Surfing the Wild Mustard
It appears as a rising swell in the near distance, rushing towards me, though I have already been enveloped by the last passing surge. A frothy foam of yellow, charged with the busy hunger of bees, blurs as I pass. It flows from crest to valley, and would quietly overwhelm me as it has overwhelmed this passage, turning it into a narrow ribbon, a parting through which I skim. But I won't let it and race down the slope, picking up speed as the path narrows to shut me in, entrapped. At the last second, just as the tide would crash down around me, I burst clear of the funnel. Flecks of the foam fly free in the passing wake, ripped from the crushing wave by hand, wheels, pedals; others drip from my bike and will continue to fall away for the remainder of the ride.
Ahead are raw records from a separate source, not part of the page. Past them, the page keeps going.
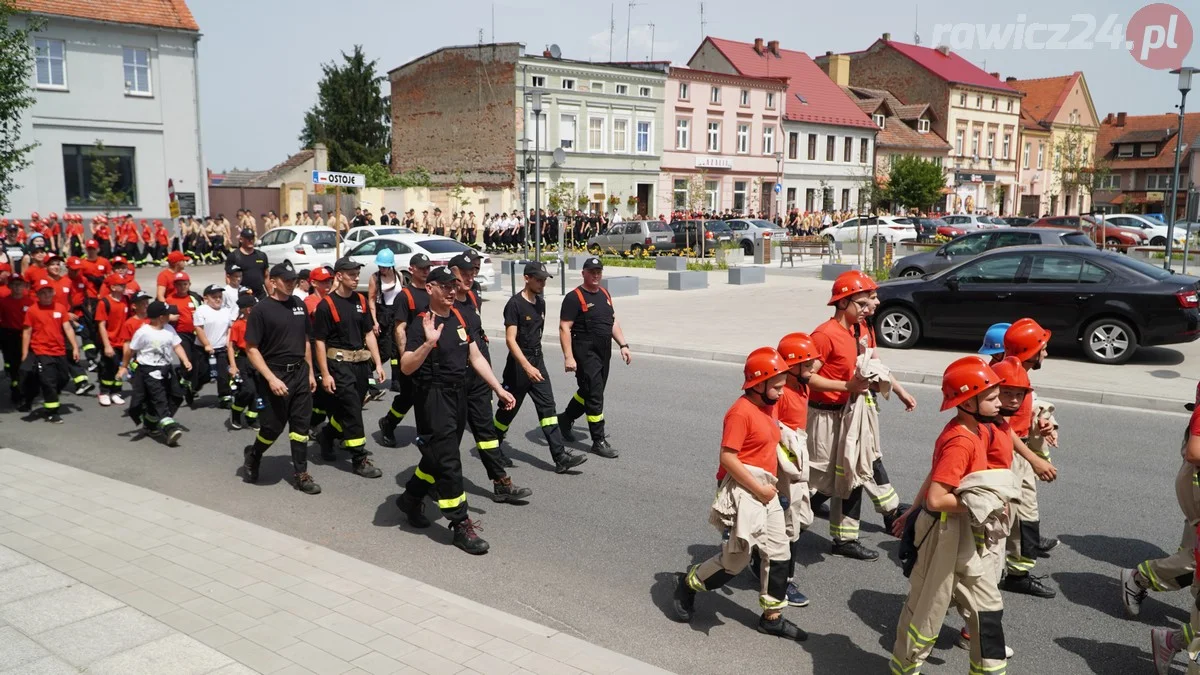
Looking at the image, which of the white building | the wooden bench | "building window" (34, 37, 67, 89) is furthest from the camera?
the white building

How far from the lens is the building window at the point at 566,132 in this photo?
48.3 metres

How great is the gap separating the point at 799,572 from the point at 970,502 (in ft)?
6.92

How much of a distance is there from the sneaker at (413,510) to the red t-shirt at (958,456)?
12.5 feet

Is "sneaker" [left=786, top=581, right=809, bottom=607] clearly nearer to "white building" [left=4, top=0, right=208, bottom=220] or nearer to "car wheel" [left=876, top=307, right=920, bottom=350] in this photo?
"car wheel" [left=876, top=307, right=920, bottom=350]

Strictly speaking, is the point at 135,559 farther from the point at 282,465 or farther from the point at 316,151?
the point at 316,151

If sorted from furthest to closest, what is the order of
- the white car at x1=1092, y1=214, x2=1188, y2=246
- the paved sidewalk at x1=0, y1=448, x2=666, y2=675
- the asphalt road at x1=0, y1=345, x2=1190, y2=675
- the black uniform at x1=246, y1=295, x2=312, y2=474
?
the white car at x1=1092, y1=214, x2=1188, y2=246 → the black uniform at x1=246, y1=295, x2=312, y2=474 → the asphalt road at x1=0, y1=345, x2=1190, y2=675 → the paved sidewalk at x1=0, y1=448, x2=666, y2=675

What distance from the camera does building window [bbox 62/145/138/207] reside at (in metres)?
34.5

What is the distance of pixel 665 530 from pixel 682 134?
48.8 meters

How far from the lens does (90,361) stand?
44.8 ft

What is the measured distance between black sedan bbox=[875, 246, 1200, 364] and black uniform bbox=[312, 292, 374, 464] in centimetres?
929

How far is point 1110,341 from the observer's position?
12820mm

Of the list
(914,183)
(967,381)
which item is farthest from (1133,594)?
(914,183)

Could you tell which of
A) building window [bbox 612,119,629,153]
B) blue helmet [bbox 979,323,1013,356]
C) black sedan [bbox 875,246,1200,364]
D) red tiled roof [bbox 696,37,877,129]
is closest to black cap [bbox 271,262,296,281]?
blue helmet [bbox 979,323,1013,356]

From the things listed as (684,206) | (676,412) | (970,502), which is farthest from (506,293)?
(684,206)
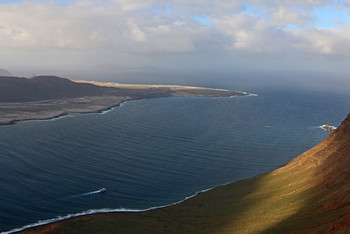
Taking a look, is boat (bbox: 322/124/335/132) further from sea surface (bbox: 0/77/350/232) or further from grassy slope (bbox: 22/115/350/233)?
grassy slope (bbox: 22/115/350/233)

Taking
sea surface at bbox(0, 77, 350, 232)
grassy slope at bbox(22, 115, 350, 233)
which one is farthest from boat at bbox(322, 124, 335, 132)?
grassy slope at bbox(22, 115, 350, 233)

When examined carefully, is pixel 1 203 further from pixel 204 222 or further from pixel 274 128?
pixel 274 128

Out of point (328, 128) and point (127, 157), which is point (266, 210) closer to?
point (127, 157)

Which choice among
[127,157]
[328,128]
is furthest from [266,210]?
[328,128]

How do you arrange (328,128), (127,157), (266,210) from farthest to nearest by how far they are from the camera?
1. (328,128)
2. (127,157)
3. (266,210)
One small drop lodged near Herbert, a comfort of color will remain to the end, a reminder of a brief adventure surfing the wild mustard of the inland sea.
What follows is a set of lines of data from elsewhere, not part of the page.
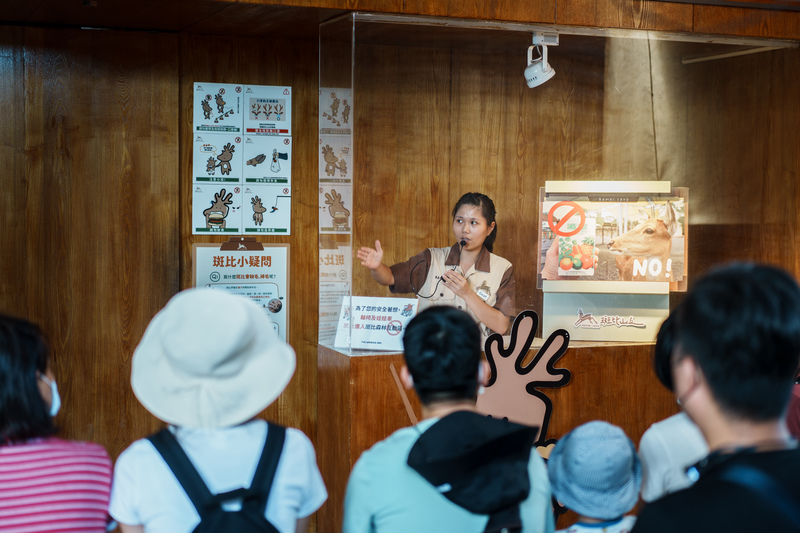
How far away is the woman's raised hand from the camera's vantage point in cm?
308

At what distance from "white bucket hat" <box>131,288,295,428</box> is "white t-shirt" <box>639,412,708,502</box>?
0.77 metres

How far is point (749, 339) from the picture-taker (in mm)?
1015

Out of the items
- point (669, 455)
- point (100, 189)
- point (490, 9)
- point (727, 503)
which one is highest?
point (490, 9)

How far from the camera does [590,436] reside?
1.35 m

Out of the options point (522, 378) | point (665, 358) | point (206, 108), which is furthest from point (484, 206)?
point (665, 358)

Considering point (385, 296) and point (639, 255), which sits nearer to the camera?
point (385, 296)

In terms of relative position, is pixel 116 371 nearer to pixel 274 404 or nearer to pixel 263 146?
pixel 274 404

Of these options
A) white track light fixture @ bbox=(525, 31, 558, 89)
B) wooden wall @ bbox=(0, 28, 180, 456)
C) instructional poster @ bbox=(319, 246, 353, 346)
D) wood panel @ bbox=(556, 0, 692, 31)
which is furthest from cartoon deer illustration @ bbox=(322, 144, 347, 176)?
wood panel @ bbox=(556, 0, 692, 31)

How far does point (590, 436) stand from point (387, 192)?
1.93 meters

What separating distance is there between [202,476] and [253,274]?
2.38m

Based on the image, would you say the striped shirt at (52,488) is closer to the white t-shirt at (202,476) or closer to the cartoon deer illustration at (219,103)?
the white t-shirt at (202,476)

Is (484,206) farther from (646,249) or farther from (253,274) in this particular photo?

Like all of Southern California's Springtime displays of color, the mustard is dependent on winter rains. Some years are good, others less so. I would say this years crop is somewhere in the middle - the rains of early January began the propagation, so there are some great swaths of yellow across entire hillsides. At the same time, the extended dry period since then, seems to have limited the robustness of growth - not as thick, not as high, and maybe as good as the display will get. Ride over to Bonelli and check it out.